In 1995, it was determined that the cause of failure for electric motors in inverter (variable frequency drive) applications was partial discharge, or small lightning storms occurring in voids within the insulation system.
Before that, several articles in commercial trade magazines published the suggestion by one particular engineer that the failures occurred between the first two turns of the first coil in the winding. This was what became the ‘voltage spike’ failure hypothesis.
Partial discharge is like a lightning storm inside your motor, invisible yet relentlessly destructive.
While dV/dt (voltage rise over time) is a thing, meaning that conductor insulation must be able to survive specific limits:
- For motors rated 600 Volts or less, the insulation needs to withstand peak voltage up to 3.1 times the line-to-line motor voltage. In a new insulation system it has been shown that these values in a brand new machine can be greater than 15kV in a 460 Vac motor.
- The rise time for the voltage must be at least 0.1 microseconds (i.e., ~1200 V/0.1 microseconds).
- Original windings (Chapter 30 of the NEMA MG1) were approximately 1000V peak with a 2 microsecond rise time.
In a typical worst-case scenario, considering only rise time conditions, a typical worst-case rise time at the motor terminals falls between 0.1-0.3 micro-seconds rise time, which is why the limits were set in the standard. This assumption holds if there are no output filters or built-in dV/dt output conditioning in the drive.
The primary culprits are left as two-fold. The first is the partial discharge condition, in which there would be loose conductors, conductors out of order, or other winding conditions that provide a space for conductors to vibrate or have an air gap between them (under 1 mm).
The second relates to surface currents on the electric machine, which is a topic beyond the scope of this article. The first are little lightning storms that generate ozone, which degrades the insulation material until a small short occurs between conductors.
Pinholes from partial discharge are so small that most winding testers won’t even see them.
The inverter then identifies it as a current spike, resulting in a drive trip that appears as an overcurrent trip, or similar. One of the challenges is that these pinholes in the insulation system are so small that you could run the motor across the line, and most winding testers will not detect them.
Testing for Partial Discharge Using IEC/TS 61934
How do you determine if your motor is at risk?

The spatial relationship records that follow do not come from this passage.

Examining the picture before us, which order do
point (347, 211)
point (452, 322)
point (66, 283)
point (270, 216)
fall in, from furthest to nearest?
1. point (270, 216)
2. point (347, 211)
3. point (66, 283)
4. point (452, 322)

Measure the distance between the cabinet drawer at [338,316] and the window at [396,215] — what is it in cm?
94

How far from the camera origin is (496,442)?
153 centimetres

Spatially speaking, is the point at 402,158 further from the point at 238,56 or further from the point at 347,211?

That’s where IEC/TS 61934, “Electrical Insulating Materials and Systems – Electrical Measurement of Partial Discharges (PD) Under Short Rise Time and Repetitive Voltage Impulses,” comes in. This test utilizes a surge comparison tester specifically designed to detect discharges during the pulses. In this test, you are looking for conditions that will most likely indicate that the motor winding is susceptible to partial discharge.
The first you will be looking for is the repetitive partial discharge inception voltage (RPDIV), which is the minimum surge voltage at which more than five discharges occur on ten voltage impulses of the same polarity.

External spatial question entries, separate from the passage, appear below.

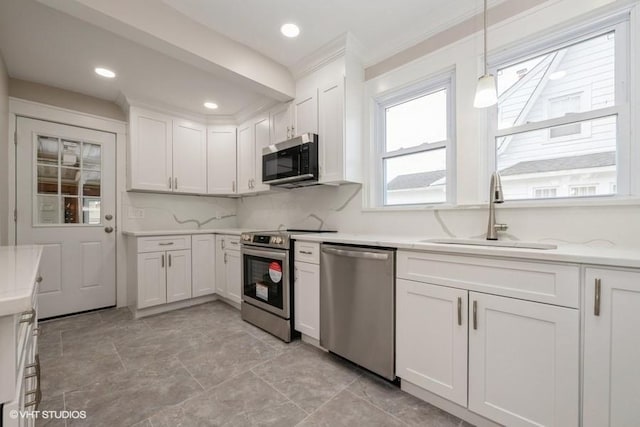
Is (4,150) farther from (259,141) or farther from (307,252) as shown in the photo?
(307,252)

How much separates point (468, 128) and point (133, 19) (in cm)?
240

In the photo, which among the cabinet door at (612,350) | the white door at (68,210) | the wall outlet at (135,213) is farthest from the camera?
the wall outlet at (135,213)

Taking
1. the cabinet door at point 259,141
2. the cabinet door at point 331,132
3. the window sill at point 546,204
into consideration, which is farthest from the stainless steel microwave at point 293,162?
the window sill at point 546,204

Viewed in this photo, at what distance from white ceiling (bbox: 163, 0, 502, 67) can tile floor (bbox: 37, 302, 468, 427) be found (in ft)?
8.52

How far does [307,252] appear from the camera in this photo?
2.25 m

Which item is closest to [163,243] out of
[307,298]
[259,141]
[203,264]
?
[203,264]

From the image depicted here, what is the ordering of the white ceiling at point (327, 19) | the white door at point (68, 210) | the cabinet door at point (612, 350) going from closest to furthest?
the cabinet door at point (612, 350)
the white ceiling at point (327, 19)
the white door at point (68, 210)

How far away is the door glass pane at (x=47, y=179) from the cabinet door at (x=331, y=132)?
2.94 m

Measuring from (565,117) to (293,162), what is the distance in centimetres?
203

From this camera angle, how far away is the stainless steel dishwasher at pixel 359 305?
1.71m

If the peak motor voltage (not the RMS) falls within this range, then the winding will be susceptible. The second is the repetitive partial discharge extinction voltage (RPDEV), in which the discharges fall to under five discharges per ten pulses.

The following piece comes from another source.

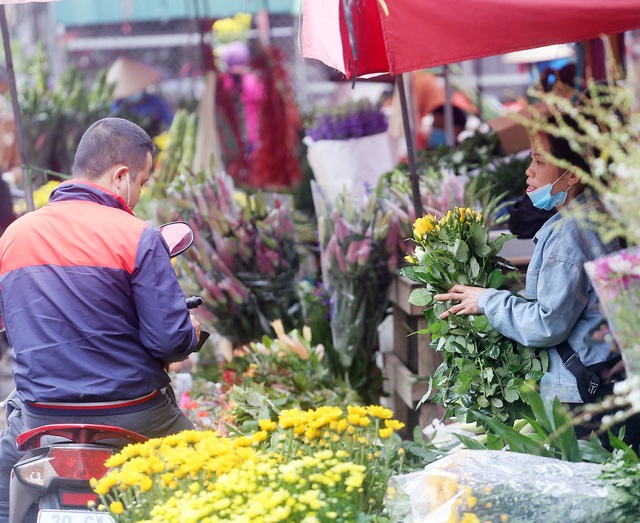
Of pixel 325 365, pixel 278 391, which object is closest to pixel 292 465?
pixel 278 391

What the Results Mean for Motor Reliability
In a new electric machine, you would want there to be no discharge through the testing range, which is twice the voltage plus 1000 Volts on the pulses. As a machine ages, its value generally decreases, so it is essential to conduct a basic condition analysis of the machine in an inverter application.
It is also essential to understand that a good test will not guarantee that the insulation system will not fail in an inverter application, such as due to high-frequency common-mode currents.